Robust Loss Reserve Prediction: A Comparative Analysis of Modern Statistical and Machine Learning Methods

2024-2025
Invité(e)
Date

ven., 31 janv. 2025

Résumé

In the property and casualty (P&C) and health insurance industries, unpaid losses represent the largest liability on insurers’ balance sheets. These losses are typically organized into loss triangles, where rows correspond to accident years, columns denote development years, and cells contain cumulative paid losses up to a given calendar year. The lower triangle represents unpaid losses and requires accurate prediction to ensure solvency and effective risk management. Traditional methods focus on grouped lines of business (LOBs) with similar development patterns, aggregating these predictions to compute the overall reserve. However, such methods often ignore complex dependencies across LOBs—such as shared trends, cross-sectional correlations, and macroeconomic factors like inflation or strategic decisions—leading to non-robust predictions and unstable estimates of risk capital.

In this talk, I will present advancements in using recurrent neural networks (RNNs) and generative adversarial networks (GANs) to tackle these challenges. RNNs excel at capturing complex dependencies in loss sequences, while a copula-based GAN generates synthetic data that mirrors the distributional properties of observed loss triangles. These techniques demonstrate significant improvements in predictive accuracy and stability over traditional methods.

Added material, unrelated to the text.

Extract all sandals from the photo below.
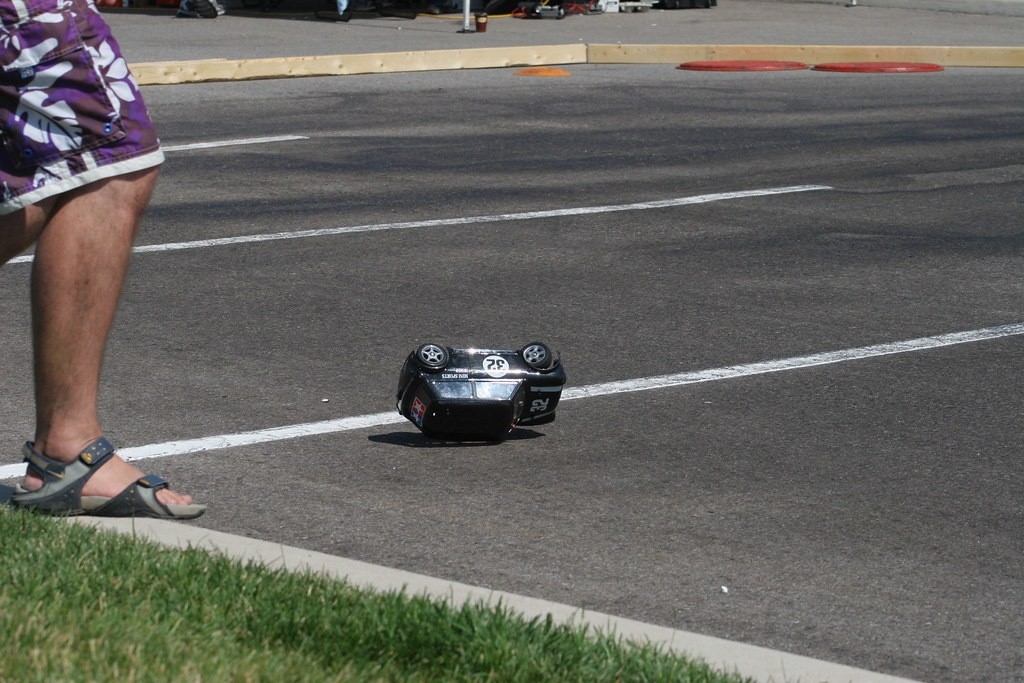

I will also discuss our progress in enhancing seemingly unrelated regression (SUR) models for reserve and risk capital prediction. By incorporating mixed effects to account for heterogeneity across companies and using copulas to model dependencies between LOBs, we improve the robustness of reserve and risk capital predictions. In addition, I will outline an estimation procedure that combines maximum likelihood and residual ranks to refine model parameters. This highlights the potential of a hybrid approach integrating RNNs with a SUR copula mixed model for robust reserve prediction. This is a joint work with Dr. Anas Abdallah and Pengfei Cai.

Biographie

Dr. Pratheepa Jeganathan est professeur adjointe au départmeent de mathématiques et de statisitque de l’Unversité McMaster. Ses intérêts de recherche sont en lien avec l’aprentissage multitâche, les modèles génératifs, les résaux de neurones et la modélisation de données dépendantes. Pratheepa a complété un doctorat à l’Université Texas Tech et a effectué un stage postdoctoral à Stanford avec Susan Holmes.

Dr. Jeganathan’s research focuses on developing statistical and computational methods to analyze multi-domain data, especially addressing statistical challenges in microbiome multi-omic and spatial multi-omic data analysis. Current research includes multi-table integration, preprocessing and transformation of high-throughput sequencing data, visualization, hierarchical modeling, Bayesian statistics, statistical inference, block bootstrap method, data mining, and approximation theory in statistics.